C. Song, T. Wiirger1, A. Lisitsyna, B. Vaghefinazari, M. L. Zheludkevich,
S. Albarqouni, C. Feiler, S.V. Lamaka
lnstitute of Surface Science, Helmholtz-Zentrum Hereon, Geesthacht, Germany,
Helmholtz AI, Helmholtz Center Munich, Neuherberg, Germany;
EXTENDED ABSTRACT: The latest developments in the field of experimental and computational screening of magnesium corrosion inhibitors will be presented. The overview will be given of high-throughput experimental methods [ 1 ], including recently developed techniques of image analysis and recognition. The pitfalls of this new approach have been uncovered by topographic and classical volume loss validation. New, larger than ever experimental database, composed of over 200 individual compounds, all tested at identical experimental conditions, has been collected. Three different approaches to quantification of inhibition efficiency will be compared in terms of linearity of the values of diverse datasets. The extensive experimental databases serve as input to train quantitative structure-property relationship models, employing machine learning and other AI algorithms. The models then predict effective corrosion inhibitors among hitherto untested potent commercially available compounds [2-4]. The importance of scientific data sharing will be highlighted. Following the best practices for uniform data reporting makes data sharing more efficient. A newly set corrosion inhibitor database incorporating over 2400 individual compounds for a variety of metallic substrates will be demonstrated.

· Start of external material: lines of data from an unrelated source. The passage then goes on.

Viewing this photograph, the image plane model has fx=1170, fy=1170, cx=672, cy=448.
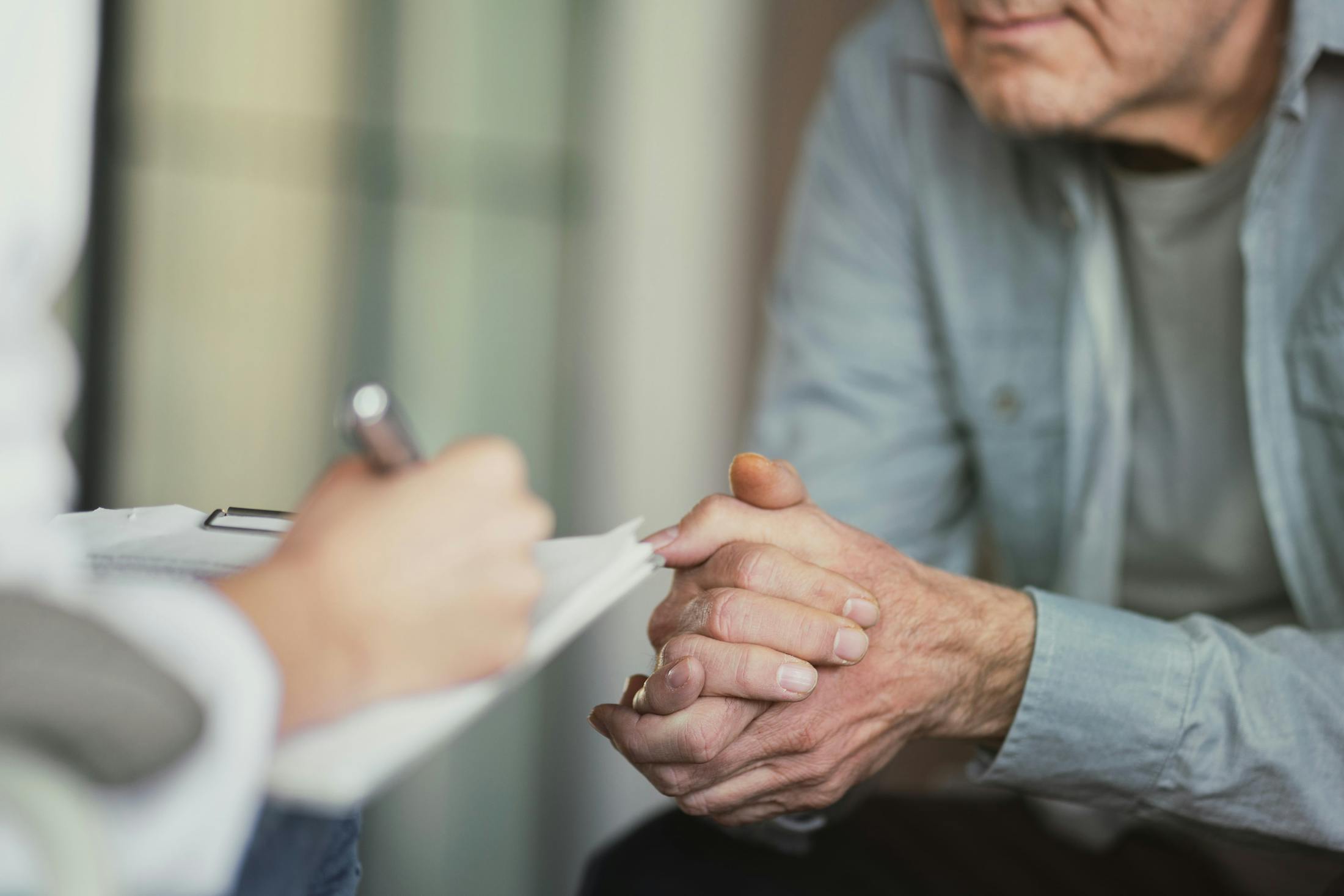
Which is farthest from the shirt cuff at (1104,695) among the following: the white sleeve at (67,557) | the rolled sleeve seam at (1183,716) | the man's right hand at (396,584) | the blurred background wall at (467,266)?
the blurred background wall at (467,266)

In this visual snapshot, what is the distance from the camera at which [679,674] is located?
0.76 m

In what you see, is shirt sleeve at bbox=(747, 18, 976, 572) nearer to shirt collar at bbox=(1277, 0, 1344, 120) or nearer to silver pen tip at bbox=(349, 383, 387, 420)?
shirt collar at bbox=(1277, 0, 1344, 120)

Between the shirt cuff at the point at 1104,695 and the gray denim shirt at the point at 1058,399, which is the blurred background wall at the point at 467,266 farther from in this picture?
the shirt cuff at the point at 1104,695

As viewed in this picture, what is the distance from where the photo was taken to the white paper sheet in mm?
428

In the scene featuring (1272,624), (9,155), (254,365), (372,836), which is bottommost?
(372,836)

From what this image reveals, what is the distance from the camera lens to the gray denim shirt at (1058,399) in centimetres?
85

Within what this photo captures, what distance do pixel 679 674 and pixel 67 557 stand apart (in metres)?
0.40

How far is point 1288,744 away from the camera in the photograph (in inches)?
33.4

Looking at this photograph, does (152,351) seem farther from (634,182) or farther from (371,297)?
(634,182)

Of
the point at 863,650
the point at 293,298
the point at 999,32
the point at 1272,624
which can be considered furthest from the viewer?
the point at 293,298

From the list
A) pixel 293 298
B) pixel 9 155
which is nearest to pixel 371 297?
pixel 293 298

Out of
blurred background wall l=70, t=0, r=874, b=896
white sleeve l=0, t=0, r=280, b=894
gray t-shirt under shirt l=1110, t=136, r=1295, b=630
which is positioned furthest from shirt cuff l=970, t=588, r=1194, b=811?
blurred background wall l=70, t=0, r=874, b=896

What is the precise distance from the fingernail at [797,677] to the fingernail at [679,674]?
58 millimetres

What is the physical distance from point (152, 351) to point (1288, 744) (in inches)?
55.0
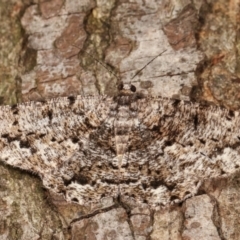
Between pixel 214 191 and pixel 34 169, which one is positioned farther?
pixel 34 169

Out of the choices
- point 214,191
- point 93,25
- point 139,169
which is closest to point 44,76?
point 93,25

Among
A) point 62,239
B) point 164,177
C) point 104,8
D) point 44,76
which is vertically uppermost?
point 104,8

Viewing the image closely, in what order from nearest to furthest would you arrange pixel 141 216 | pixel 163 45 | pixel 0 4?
pixel 141 216
pixel 163 45
pixel 0 4

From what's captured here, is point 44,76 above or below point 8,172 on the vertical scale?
above

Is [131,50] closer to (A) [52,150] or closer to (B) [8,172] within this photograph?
(A) [52,150]

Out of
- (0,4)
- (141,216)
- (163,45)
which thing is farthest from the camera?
(0,4)
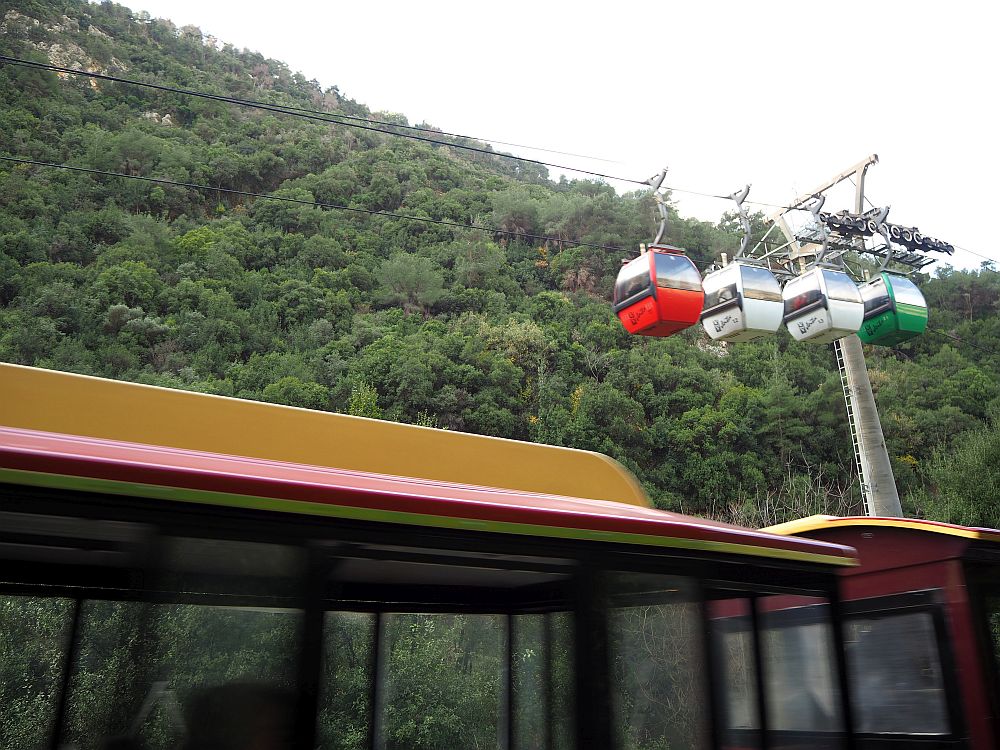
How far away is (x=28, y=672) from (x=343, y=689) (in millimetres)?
746

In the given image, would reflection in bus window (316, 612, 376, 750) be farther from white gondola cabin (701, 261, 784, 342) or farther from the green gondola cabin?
the green gondola cabin

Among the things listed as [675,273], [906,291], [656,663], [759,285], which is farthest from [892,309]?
[656,663]

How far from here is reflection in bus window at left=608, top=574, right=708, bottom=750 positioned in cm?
239

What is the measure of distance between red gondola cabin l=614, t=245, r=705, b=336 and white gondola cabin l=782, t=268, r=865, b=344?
6.82 ft

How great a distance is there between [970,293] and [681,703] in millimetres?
36770

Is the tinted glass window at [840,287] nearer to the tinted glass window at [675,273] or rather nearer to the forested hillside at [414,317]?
the tinted glass window at [675,273]

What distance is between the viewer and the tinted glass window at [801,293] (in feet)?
33.9

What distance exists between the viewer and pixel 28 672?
5.60 feet

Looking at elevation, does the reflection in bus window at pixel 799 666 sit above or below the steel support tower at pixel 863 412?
below

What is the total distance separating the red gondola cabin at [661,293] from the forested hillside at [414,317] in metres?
9.16

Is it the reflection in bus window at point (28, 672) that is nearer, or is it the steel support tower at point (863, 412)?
the reflection in bus window at point (28, 672)

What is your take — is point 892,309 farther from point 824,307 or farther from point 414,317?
point 414,317

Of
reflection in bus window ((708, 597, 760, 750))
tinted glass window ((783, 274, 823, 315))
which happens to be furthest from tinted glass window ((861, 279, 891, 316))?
reflection in bus window ((708, 597, 760, 750))

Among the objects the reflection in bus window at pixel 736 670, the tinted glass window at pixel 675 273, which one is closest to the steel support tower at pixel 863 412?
the tinted glass window at pixel 675 273
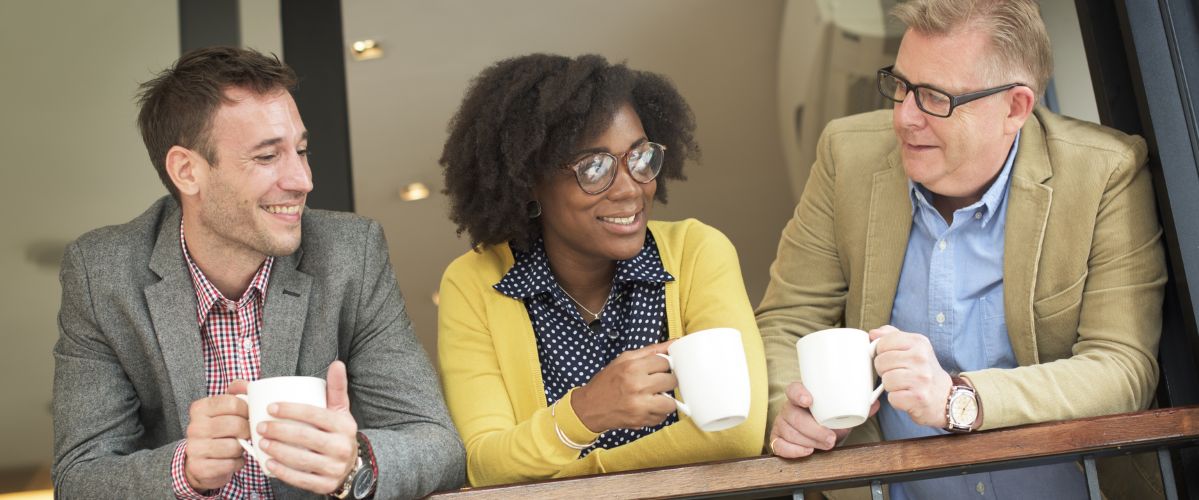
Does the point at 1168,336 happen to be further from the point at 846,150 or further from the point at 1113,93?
the point at 846,150

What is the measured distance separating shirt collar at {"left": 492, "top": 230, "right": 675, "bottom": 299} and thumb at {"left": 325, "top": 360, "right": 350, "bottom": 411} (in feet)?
1.81

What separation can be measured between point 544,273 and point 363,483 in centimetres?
61

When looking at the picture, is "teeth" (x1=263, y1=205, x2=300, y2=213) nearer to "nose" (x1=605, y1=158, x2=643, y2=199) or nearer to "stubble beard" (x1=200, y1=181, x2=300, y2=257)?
→ "stubble beard" (x1=200, y1=181, x2=300, y2=257)

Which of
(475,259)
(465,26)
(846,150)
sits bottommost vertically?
(475,259)

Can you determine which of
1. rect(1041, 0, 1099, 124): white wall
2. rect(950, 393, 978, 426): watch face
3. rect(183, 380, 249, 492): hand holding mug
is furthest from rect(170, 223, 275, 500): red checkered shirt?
rect(1041, 0, 1099, 124): white wall

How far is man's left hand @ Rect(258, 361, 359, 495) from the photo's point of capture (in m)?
1.10

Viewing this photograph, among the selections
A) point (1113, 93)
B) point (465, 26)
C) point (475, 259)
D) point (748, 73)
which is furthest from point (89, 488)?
point (748, 73)

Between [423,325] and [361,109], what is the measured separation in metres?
0.84

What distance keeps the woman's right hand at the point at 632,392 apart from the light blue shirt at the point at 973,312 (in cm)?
63

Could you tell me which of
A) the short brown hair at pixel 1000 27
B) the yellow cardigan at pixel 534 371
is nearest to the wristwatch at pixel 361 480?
the yellow cardigan at pixel 534 371

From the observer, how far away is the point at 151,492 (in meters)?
1.27

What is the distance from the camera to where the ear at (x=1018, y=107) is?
5.07 ft

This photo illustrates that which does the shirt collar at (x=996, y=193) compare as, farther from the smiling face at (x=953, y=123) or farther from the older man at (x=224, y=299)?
the older man at (x=224, y=299)

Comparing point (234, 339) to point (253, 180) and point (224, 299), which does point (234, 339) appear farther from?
point (253, 180)
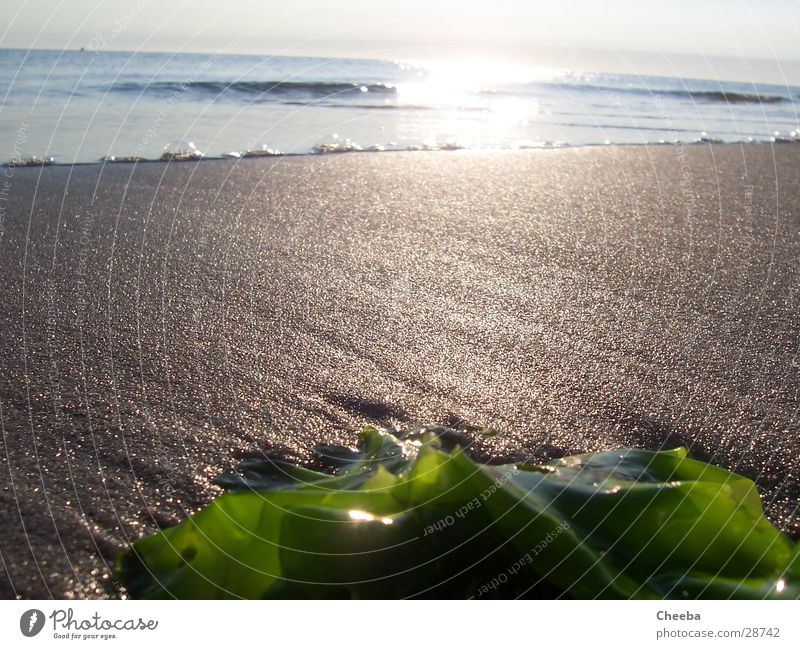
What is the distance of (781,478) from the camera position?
5.17ft

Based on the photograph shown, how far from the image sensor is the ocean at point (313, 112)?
16.3 feet

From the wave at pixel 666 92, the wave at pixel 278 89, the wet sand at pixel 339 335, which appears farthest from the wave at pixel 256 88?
the wet sand at pixel 339 335

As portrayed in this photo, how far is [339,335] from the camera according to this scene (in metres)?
2.15

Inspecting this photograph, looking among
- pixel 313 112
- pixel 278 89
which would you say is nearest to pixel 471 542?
pixel 313 112

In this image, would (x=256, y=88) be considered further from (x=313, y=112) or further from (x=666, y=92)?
(x=666, y=92)

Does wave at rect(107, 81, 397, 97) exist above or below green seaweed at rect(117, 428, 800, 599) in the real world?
above

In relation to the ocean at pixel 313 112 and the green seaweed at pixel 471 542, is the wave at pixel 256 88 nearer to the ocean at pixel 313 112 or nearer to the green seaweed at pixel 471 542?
the ocean at pixel 313 112

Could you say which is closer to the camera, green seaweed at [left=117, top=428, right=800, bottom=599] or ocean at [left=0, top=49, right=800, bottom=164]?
green seaweed at [left=117, top=428, right=800, bottom=599]

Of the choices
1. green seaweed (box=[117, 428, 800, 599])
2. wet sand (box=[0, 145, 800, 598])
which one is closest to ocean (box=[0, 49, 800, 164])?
wet sand (box=[0, 145, 800, 598])

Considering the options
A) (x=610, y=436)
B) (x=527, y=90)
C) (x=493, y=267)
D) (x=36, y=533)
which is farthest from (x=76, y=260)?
(x=527, y=90)

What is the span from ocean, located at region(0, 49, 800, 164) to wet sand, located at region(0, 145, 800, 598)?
1.21m

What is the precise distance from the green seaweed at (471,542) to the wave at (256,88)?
7.20 metres

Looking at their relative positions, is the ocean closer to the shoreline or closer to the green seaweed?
the shoreline

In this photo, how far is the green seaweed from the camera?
118 centimetres
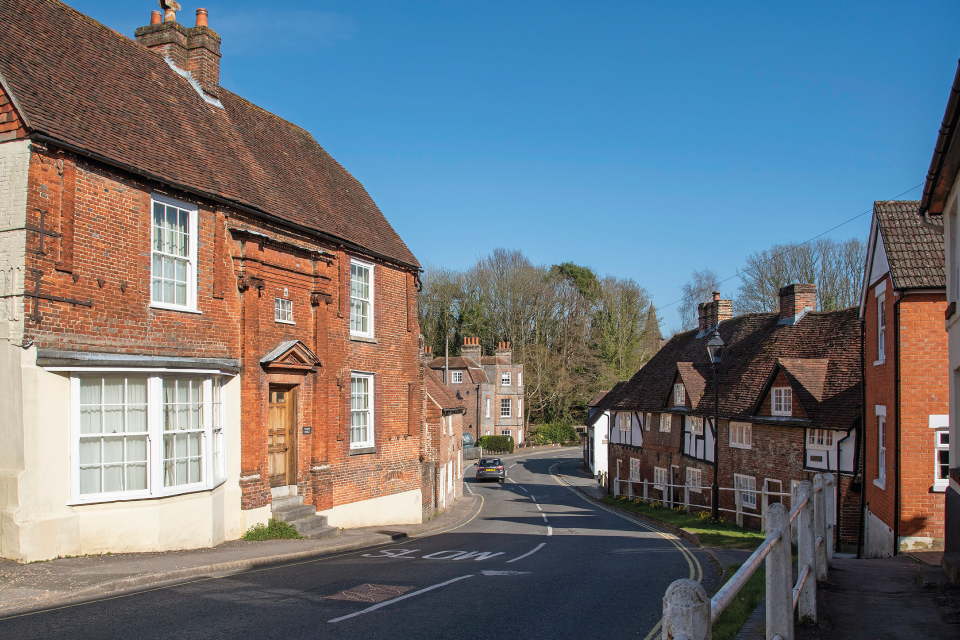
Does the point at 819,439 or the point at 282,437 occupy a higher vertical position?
the point at 282,437

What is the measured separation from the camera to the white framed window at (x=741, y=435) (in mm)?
26609

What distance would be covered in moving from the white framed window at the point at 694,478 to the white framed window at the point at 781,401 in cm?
613

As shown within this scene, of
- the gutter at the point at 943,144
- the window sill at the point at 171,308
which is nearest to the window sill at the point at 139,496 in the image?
the window sill at the point at 171,308

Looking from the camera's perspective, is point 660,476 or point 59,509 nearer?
point 59,509

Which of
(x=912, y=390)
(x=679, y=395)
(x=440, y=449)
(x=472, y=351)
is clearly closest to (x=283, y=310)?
(x=440, y=449)

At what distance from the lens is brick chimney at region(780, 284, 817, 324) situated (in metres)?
30.2

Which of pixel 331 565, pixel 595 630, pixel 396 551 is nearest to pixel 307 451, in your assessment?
pixel 396 551

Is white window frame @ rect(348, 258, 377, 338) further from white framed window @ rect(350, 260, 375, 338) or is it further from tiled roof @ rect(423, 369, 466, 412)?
tiled roof @ rect(423, 369, 466, 412)

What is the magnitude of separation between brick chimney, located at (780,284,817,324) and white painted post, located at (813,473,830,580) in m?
23.0

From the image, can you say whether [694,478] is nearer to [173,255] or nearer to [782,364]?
[782,364]

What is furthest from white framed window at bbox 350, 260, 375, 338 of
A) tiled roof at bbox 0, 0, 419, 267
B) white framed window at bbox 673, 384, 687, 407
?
white framed window at bbox 673, 384, 687, 407

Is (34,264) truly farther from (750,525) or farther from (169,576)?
(750,525)

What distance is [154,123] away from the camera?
14.9 meters

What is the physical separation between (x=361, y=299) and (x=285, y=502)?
622cm
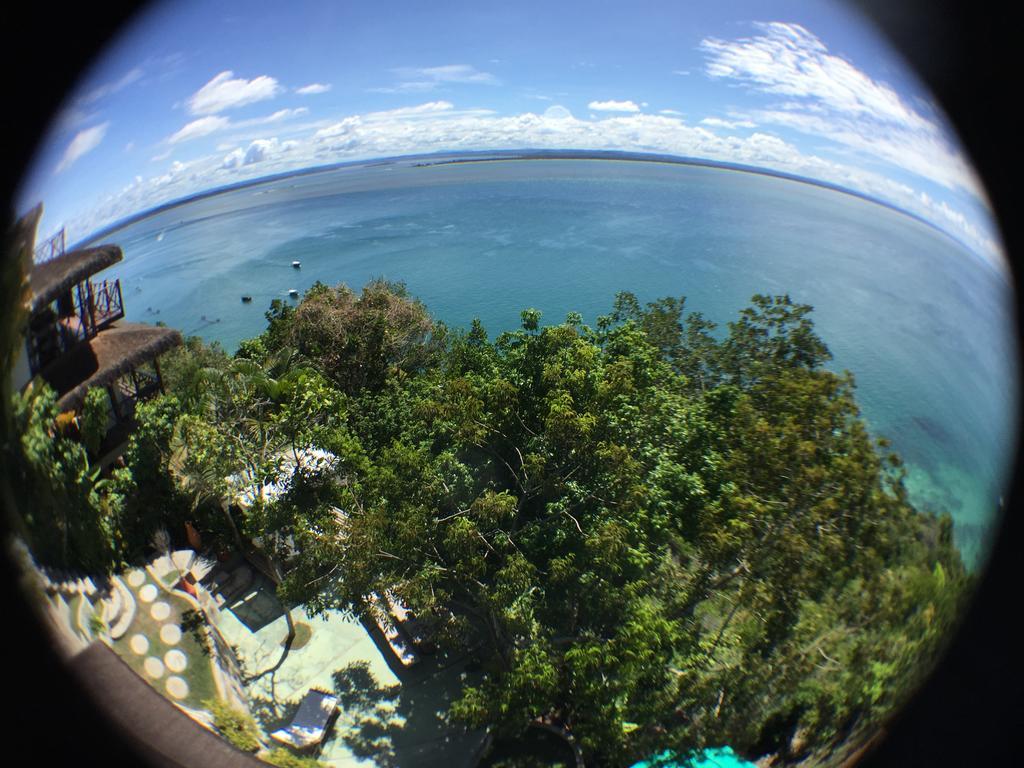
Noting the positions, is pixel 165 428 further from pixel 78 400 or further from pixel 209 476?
pixel 209 476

Keywords: corrosion inhibition; high-throughput testing; in silico screening; magnesium
REFERENCES
[1] S.V. Lamaka, B. Vaghefinazari, D. Mei, R.P. Petrauskas, D. Roche, M.L. Zheludkevich. Corr. Sci. 128 (2017) 224
[2] C. Feiler, D. Mei, B. Vaghefinazari, T. Wilrger, R. H. MeiBner, B. Luthringer-Feyerabend, D. A. Winkler, M. L. Zheludkevich, S. V. Lamaka. Corr. Sci. (2020) 108245
[3] T. Wilrger, D. Mei, B. Vaghefinazari, D.A. Winkler, S.V. Lamaka, M.L. Zheludkevich, R.H. MeiBner, C. Feiler. npj Mater. Degrad. 5 (2021) 2
[4] T. Wiirger, L. Wang, D. Snihirova, M. Deng, S. Lamaka, D.A. Winkler, D. Roche, M. Zheludkevich, R.H. MeiBner, C. Feiler, J. Mater. Chem. A, 10 (2022) 21672
Dr. Sviatlana Lamaka is currently the Head of Department of "Electrochemistry and Big Data" at Institute of Surface Science of Helmholtz Zentrum Hereon in Germany. Her field of research is corrosion science, with emphasis on mechanistic understanding of light metal degradation in complex environments. Her research interests include high-throughput robotic and in silico screening of corrosion inhibitors, understanding their inhibition mechanisms and their compatibility with protective coatings. Dr. Lamaka co-authored over 150 peer-reviewed publications and patents, h = 50.